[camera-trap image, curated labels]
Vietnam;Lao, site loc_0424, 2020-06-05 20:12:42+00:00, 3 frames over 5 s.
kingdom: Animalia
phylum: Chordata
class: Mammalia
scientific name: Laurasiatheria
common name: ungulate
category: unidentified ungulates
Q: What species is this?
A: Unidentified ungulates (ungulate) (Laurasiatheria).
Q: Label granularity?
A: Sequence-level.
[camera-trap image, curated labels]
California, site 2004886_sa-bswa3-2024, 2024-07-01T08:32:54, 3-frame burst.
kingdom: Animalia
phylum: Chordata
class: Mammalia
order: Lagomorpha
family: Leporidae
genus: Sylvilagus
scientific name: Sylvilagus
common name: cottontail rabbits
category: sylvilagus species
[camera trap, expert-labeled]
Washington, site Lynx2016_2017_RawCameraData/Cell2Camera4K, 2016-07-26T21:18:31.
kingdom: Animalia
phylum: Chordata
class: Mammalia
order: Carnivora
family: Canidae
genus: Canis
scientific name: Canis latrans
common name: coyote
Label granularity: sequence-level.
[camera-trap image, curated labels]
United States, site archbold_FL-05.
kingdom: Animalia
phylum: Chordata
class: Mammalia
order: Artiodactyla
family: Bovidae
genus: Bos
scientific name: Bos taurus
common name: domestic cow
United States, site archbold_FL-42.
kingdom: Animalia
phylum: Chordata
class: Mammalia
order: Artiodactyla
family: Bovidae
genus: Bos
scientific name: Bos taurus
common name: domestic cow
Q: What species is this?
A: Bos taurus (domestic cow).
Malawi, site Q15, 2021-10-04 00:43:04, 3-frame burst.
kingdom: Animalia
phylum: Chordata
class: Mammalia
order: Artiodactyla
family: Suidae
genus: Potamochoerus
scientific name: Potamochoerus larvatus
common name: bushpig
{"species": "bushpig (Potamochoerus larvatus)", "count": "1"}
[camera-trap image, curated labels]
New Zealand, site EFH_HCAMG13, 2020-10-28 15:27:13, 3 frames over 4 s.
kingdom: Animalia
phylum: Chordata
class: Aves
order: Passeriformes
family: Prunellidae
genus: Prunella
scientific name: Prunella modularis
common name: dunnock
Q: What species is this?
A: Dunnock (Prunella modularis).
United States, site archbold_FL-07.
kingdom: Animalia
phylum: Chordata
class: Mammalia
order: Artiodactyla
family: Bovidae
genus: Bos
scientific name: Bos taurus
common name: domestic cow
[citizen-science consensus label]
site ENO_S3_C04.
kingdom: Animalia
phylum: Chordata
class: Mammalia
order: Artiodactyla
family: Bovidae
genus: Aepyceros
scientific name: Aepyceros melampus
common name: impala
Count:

_ _ _ _ _

What the task requires
Filter the lines above, keeping each one that contains the string "granularity".

Exercise response
Q: Label granularity?
Label granularity: sequence-level.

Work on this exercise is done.